Tra rito e sogno. Scaldati secondo Cutino

8 Dicembre 2022

Lo Spazio Franco di Palermo ha ospitato per la seconda volta, nell’ambito del Festival delle Letterature Migranti, sezione Art&Theatre, un recente lavoro di Giuseppe Cutino: Totò & Vicè, del drammaturgo palermitano, e voce di Palermo, Franco Scaldati. È un’Operina musicata per ombre e voci che il regista porta sul palco, un concertino di opposizioni qui incredibilmente tenui: luce e ombra, silenzio e voce, parola e musica si compenetrano in una suite nostalgica e ben cadenzata. Nel loro reciproco compenetrarsi, Cutino istruisce i momenti di una delicata cerimonia funebre: attraverso il suo intervento il testo scaldatiano si offre anzitutto come omaggio alla morte, ovvero a quanto resiste oltre la vita.

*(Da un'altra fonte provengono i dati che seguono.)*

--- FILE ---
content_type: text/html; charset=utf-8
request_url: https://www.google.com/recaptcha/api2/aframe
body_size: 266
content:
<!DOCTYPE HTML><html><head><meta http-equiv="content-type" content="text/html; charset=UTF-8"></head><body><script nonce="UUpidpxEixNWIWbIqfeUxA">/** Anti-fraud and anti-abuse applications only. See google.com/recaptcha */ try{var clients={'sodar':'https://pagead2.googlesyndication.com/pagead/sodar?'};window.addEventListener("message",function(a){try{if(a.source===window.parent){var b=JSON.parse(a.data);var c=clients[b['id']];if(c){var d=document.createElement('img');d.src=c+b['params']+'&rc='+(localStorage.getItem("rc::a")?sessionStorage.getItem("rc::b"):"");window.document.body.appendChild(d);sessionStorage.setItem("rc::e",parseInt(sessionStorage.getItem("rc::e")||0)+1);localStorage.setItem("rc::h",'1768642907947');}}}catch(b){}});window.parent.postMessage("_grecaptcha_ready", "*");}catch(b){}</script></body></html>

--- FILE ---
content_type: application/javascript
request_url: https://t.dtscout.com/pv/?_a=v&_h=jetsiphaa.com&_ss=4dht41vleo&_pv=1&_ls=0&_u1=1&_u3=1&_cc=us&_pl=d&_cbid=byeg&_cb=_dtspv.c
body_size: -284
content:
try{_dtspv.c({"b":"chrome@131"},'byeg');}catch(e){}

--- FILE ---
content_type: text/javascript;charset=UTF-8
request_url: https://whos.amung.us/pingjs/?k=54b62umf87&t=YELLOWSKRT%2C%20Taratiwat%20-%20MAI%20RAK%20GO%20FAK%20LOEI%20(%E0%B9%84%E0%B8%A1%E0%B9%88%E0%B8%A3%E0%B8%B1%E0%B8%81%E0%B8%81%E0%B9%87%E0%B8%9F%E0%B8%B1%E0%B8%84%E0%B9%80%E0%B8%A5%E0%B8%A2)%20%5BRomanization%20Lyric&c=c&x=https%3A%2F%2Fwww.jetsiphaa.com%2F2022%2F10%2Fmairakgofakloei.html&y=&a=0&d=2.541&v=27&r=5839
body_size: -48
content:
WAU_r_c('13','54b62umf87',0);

La vicenda di Totò e Vicè, vicini anche oltre la loro fine, viene introdotta da Sabrina Petix ed Egle Mazzamuto: racconto e canto si levano in un’oscurità quasi totale, accompagnati dal suono di Maurizio Curcio e dalla fisarmonica di Pierpaolo Petta. Le due donne filano, sedute in corrispondenza dei due rialzi posti sul fondo della scena: sono le Moire popolari di un destino ignoto, della storia che dipanano tra le dita. Totò (Rosario Palazzolo) e Vicè (Anton Giulio Pandolfo) entrano in scena indossando abiti smisurati. Alla stentorea e più brusca vocalità del primo, corrisponde la più ingenua, stralunata espressività del secondo. Il dialogo tra i due, uno sciorinarsi di paradossi nei quali soltanto è possibile la verità (e soltanto agli umili), è agito tra pose e movenze aperte e agili, quasi funambolesche.

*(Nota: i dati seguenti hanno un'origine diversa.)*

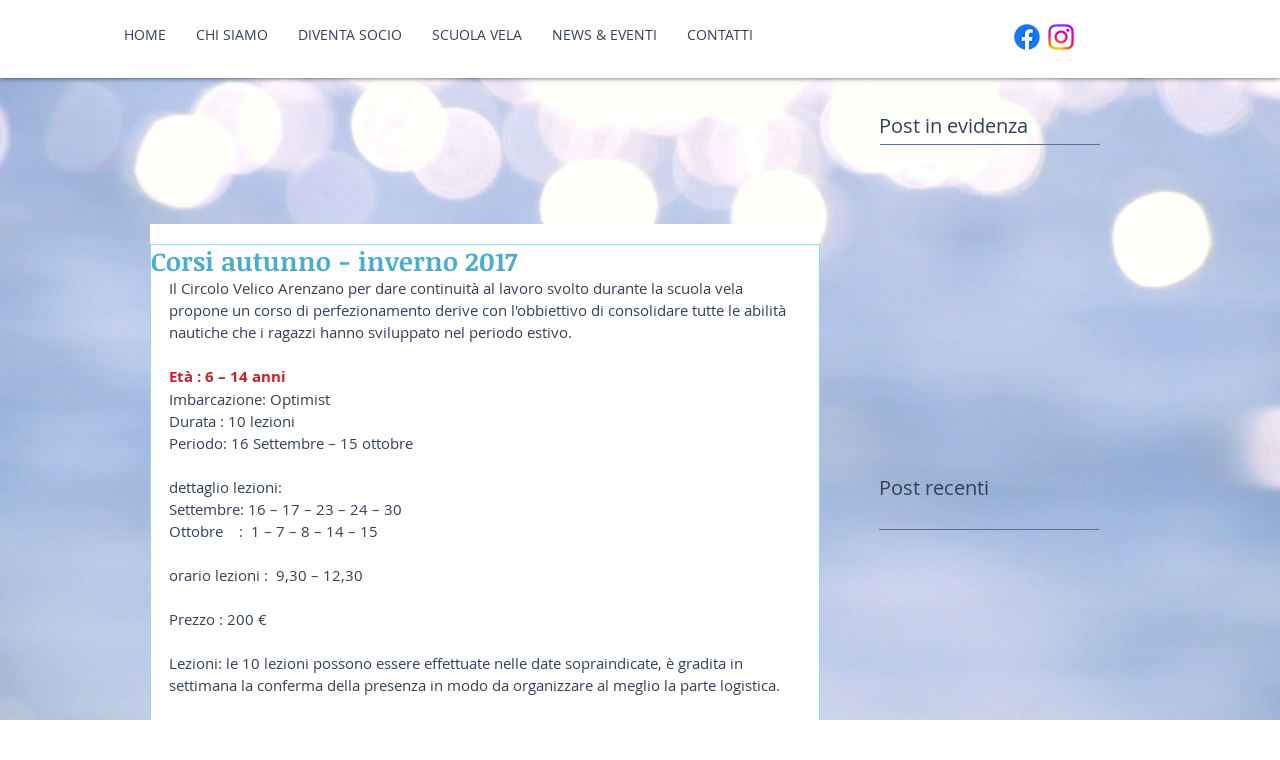

--- FILE ---
content_type: text/html; charset=utf-8
request_url: https://www.google.com/recaptcha/api2/aframe
body_size: 267
content:
<!DOCTYPE HTML><html><head><meta http-equiv="content-type" content="text/html; charset=UTF-8"></head><body><script nonce="683Bw-PVM_f-Jsy6IdsEng">/** Anti-fraud and anti-abuse applications only. See google.com/recaptcha */ try{var clients={'sodar':'https://pagead2.googlesyndication.com/pagead/sodar?'};window.addEventListener("message",function(a){try{if(a.source===window.parent){var b=JSON.parse(a.data);var c=clients[b['id']];if(c){var d=document.createElement('img');d.src=c+b['params']+'&rc='+(localStorage.getItem("rc::a")?sessionStorage.getItem("rc::b"):"");window.document.body.appendChild(d);sessionStorage.setItem("rc::e",parseInt(sessionStorage.getItem("rc::e")||0)+1);localStorage.setItem("rc::h",'1768985406144');}}}catch(b){}});window.parent.postMessage("_grecaptcha_ready", "*");}catch(b){}</script></body></html>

Cutino intrattiene con il testo scaldatiano un rapporto più libero con quanto restituito, forse ormai canonizzato, dalla tradizione. Seppur nel rispetto della lingua poetica, il regista non teme di declinare il dramma in forme più aperte alle possibilità dello spettacolo. Il commento musicale, comprensivo di sonorità rock e canto campionato dal vivo, la gestualità degli interpreti, liberi di vagare sul palco in tutta la sua estensione, animano la parola attutendone il significato e la carica evocativa; il carattere surreale, tipico della poesia di Scaldati, qui scaturisce piuttosto dall’adozione di – comunque validi – espedienti scenici.

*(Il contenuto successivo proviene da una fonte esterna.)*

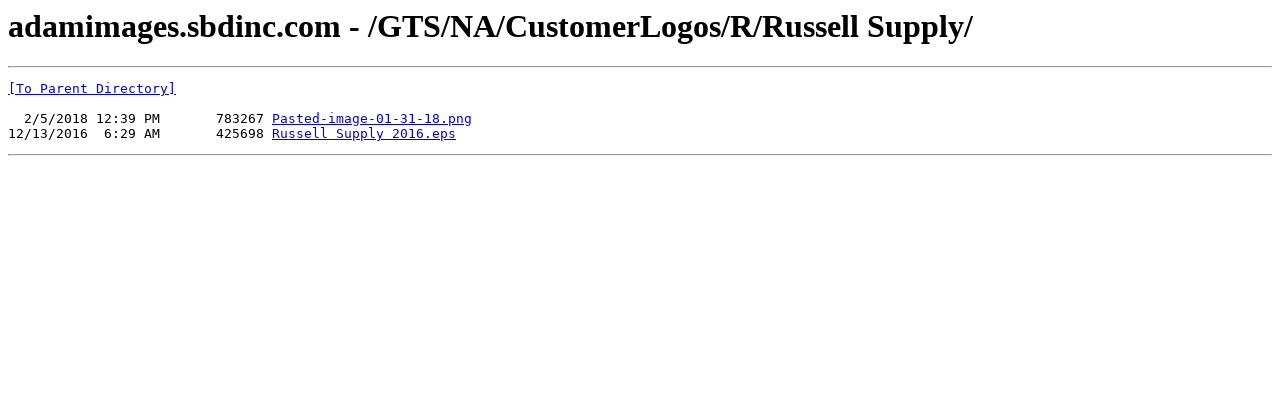

--- FILE ---
content_type: text/html; charset=UTF-8
request_url: http://adamimages.sbdinc.com/GTS/NA/CustomerLogos/R/Russell%20Supply/
body_size: 390
content:
<html><head><title>adamimages.sbdinc.com - /GTS/NA/CustomerLogos/R/Russell Supply/</title></head><body><H1>adamimages.sbdinc.com - /GTS/NA/CustomerLogos/R/Russell Supply/</H1><hr>

<pre><A HREF="/GTS/NA/CustomerLogos/R/">[To Parent Directory]</A><br><br>  2/5/2018 12:39 PM       783267 <A HREF="/GTS/NA/CustomerLogos/R/Russell%20Supply/Pasted-image-01-31-18.png">Pasted-image-01-31-18.png</A><br>12/13/2016  6:29 AM       425698 <A HREF="/GTS/NA/CustomerLogos/R/Russell%20Supply/Russell%20Supply%202016.eps">Russell Supply 2016.eps</A><br></pre><hr></body></html>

In questo Totò e Vice la regia di Cutino cerca il rito, e lo trova. Lo trova nella disposizione misurata di lumini lungo la scena; lo trova nella vestizione dei protagonisti, defunti loro malgrado; lo trova nella preparazione del loro letto di morte, sullo sfondo di un lenzuolo sospeso come un drappo; ma soprattutto, lo trova nella circolarità ponderata intorno alla quale il regista ha strutturato i momenti della sua liturgia. È una nuova, più fresca, possibilità.